Set of tasks ▸
a) Write out the passage about Simon Cowell and "Hallelujah" word for word, from "What might assault" down to "diehard Hallelujah lover.".
b) Continue the passage about Simon Cowell and "Hallelujah" from where it stops.

Reading text ▸
BEGIN
What might assault their sensibilities even more is the revelation that Simon Cowell is just like them: he loves their beloved Buckley version, too. On a previous series of American Idol (the US equivalent of X Factor), Hallelujah was covered by a dreadlocked contestant called Jason Castro. From his judge's seat, Cowell said: “The Jeff Buckley version of that song is one of my favourite songs of all time.” Castro's performance, and the downloads it prompted, persuaded Cowell to use the song this year in The X Factor. Cowell himself is in Barbados now, relaxing. But his fellow judge Louis Walsh called from Ireland yesterday and revealed that he, too, is a diehard Hallelujah lover.
END
Dataset content ▸
BEGIN
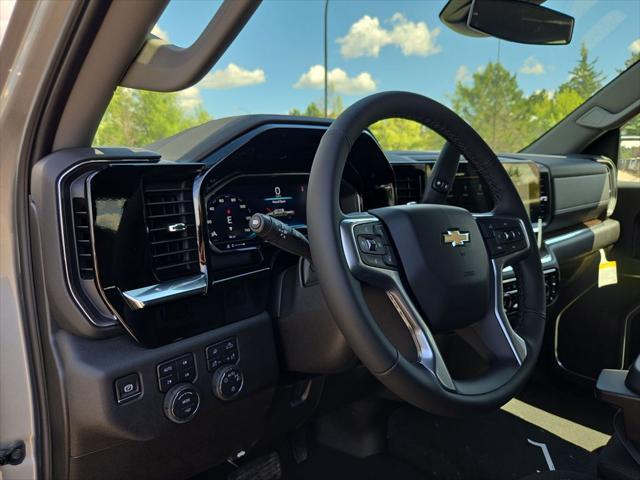 new 2025 Chevrolet Silverado 1500 car, priced at $51,075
END
Answers for the exercise ▸
a)
What might assault their sensibilities even more is the revelation that Simon Cowell is just like them: he loves their beloved Buckley version, too. On a previous series of American Idol (the US equivalent of X Factor), Hallelujah was covered by a dreadlocked contestant called Jason Castro. From his judge's seat, Cowell said: “The Jeff Buckley version of that song is one of my favourite songs of all time.” Castro's performance, and the downloads it prompted, persuaded Cowell to use the song this year in The X Factor. Cowell himself is in Barbados now, relaxing. But his fellow judge Louis Walsh called from Ireland yesterday and revealed that he, too, is a diehard Hallelujah lover.

b)
“I have ten versions of it on my iPod - I particularly love kd lang's version. Everybody says Jeff Buckley's is the best version but I prefer Cohen's. Rufus's is OK, too.” Walsh cheerfully concedes that he can relate to the Hallelujah purists' outrage, but sticks gamely behind Burke. “She makes the song different. And the really good thing is that Leonard Cohen is going to make some money out of it. She's brought it to a whole new audience who don't know that song. The X Factor audience think it is a new song. It's going to help Jeff Buckley's album [Sony is releasing a Buckley “best of” album next month]. Everyone's going to win in the end.” After a brief, knowledgeable chat about some artists just as venerable and venerated as Cohen - including Bob Dylan and Van Morrison, Walsh returns to The X Factor. “I think we should revisit all these great songs and bring them to a new generation of audience. I really do.” Oh dear. Things could get worse for the old-school purists. Next year, if he reapplies for the show just like Burke did (she was a failed contestant in 2005) we could see the odd-looking schoolboy Eoghan Quigg at No 1, with a cover of Desolation Row. Facebook's servers would most likely explode.
Covered in glory (or not)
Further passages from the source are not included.